Obama's Budget Director Explains Why You Shouldn't Trust the Social Security Trust Fund
Via GOP Sen. Tom Coburn, I see that President Obama's budget director, Jacob Lew, has provided a helpful and honest explanation of why no one should count on the Social Security "trust fund."
"These [trust fund] balances are available to finance future benefit payments and other trust fund expenditures—but only in a bookkeeping sense. These funds are not set up to be pension funds, like the funds of private pension plans. They do not consist of real economic assets that can be drawn down in the future to fund benefits. Instead, they are claims on the Treasury that, when redeemed, will have to be financed by raising taxes, borrowing from the public, or reducing benefits or other expenditures. The existence of large trust fund balances, therefore, does not, by itself, have any impact on the Government's ability to pay benefits." [bold added]
Lew wrote that in 2000 in his role as President Bill Clinton's budget chief. Sadly, since taking the budget director job with the Obama White House, he's decided that Social Security ain't so bad for the budget after all. Here's how he explained the program's effect on the budget in USA Today last month:
Social Security benefits are entirely self-financing.

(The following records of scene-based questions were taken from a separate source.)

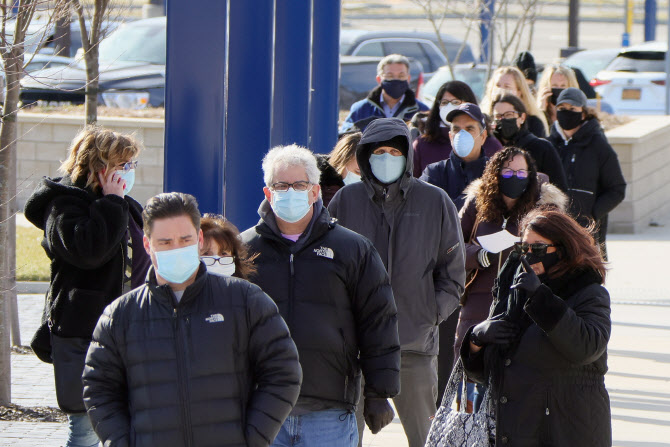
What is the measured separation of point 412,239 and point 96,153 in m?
1.52

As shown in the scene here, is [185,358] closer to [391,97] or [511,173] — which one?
[511,173]

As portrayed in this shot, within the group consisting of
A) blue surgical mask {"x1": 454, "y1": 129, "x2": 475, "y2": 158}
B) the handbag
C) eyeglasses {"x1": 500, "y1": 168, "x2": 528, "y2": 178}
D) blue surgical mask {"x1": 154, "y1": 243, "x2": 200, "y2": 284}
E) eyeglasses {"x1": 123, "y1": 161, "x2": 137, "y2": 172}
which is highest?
blue surgical mask {"x1": 454, "y1": 129, "x2": 475, "y2": 158}

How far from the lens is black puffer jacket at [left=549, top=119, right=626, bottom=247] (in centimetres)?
870

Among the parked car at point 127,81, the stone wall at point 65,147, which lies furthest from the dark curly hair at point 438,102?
the parked car at point 127,81

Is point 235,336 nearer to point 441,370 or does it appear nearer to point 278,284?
point 278,284

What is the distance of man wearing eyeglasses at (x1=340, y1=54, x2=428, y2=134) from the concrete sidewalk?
101 inches

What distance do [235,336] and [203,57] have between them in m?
2.24

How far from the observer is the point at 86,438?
209 inches

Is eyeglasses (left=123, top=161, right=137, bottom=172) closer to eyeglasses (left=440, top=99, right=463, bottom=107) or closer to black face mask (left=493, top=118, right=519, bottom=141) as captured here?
eyeglasses (left=440, top=99, right=463, bottom=107)

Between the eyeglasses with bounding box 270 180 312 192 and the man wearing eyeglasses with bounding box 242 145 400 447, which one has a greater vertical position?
the eyeglasses with bounding box 270 180 312 192

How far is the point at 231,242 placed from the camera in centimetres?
468

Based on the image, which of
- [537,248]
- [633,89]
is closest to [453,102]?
[537,248]

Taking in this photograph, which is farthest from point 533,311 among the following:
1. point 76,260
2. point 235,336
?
point 76,260

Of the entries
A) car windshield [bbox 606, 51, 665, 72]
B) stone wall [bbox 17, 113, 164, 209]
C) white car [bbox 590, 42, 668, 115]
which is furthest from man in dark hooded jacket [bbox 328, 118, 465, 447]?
car windshield [bbox 606, 51, 665, 72]
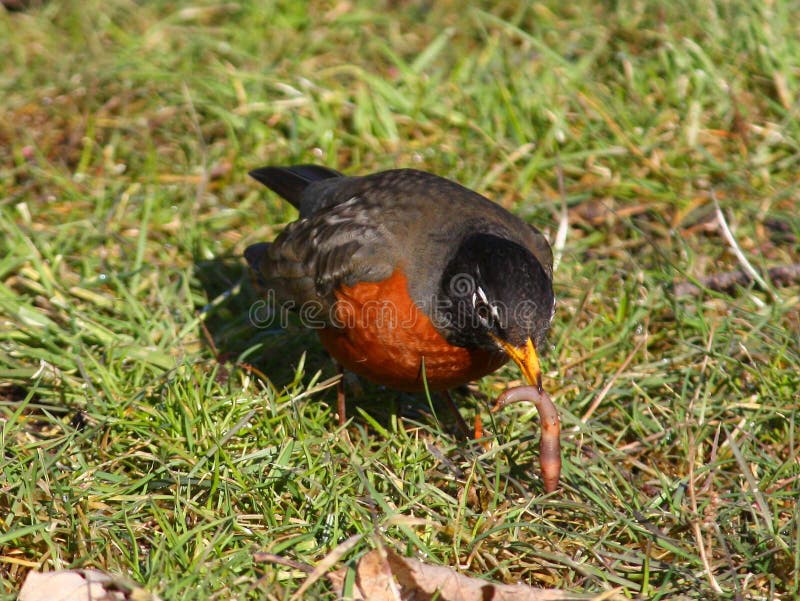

They are paid for with payroll taxes collected from workers and their employers throughout their careers. These taxes are placed in a trust fund dedicated to paying benefits owed to current and future beneficiaries.
Lew knows the trust fund is an accounting fiction. He knows that the money doesn't really exist and that any assumption that it does also requires one to assume tax hikes, borrowing (i.e. delayed tax hikes), or counterbalancing budget cuts. But the Obama administration doesn't want to admit this, so they've tasked Lew with selling the fiction as truth.
In Obama's early days, the president's first budget director, Peter Orszag, told The New York Times that "the president prefers to tell the truth, rather than make the numbers look better by pretending." He promised that the Obama White House would put an end to budget gimmicks. But that sure didn't happen under Orszag, and it doesn't appear to be happening under Lew. Instead, Obama has shrugged off the debt problem and installed two consecutive budget directors whose job seems to be to mislead the public about the budget.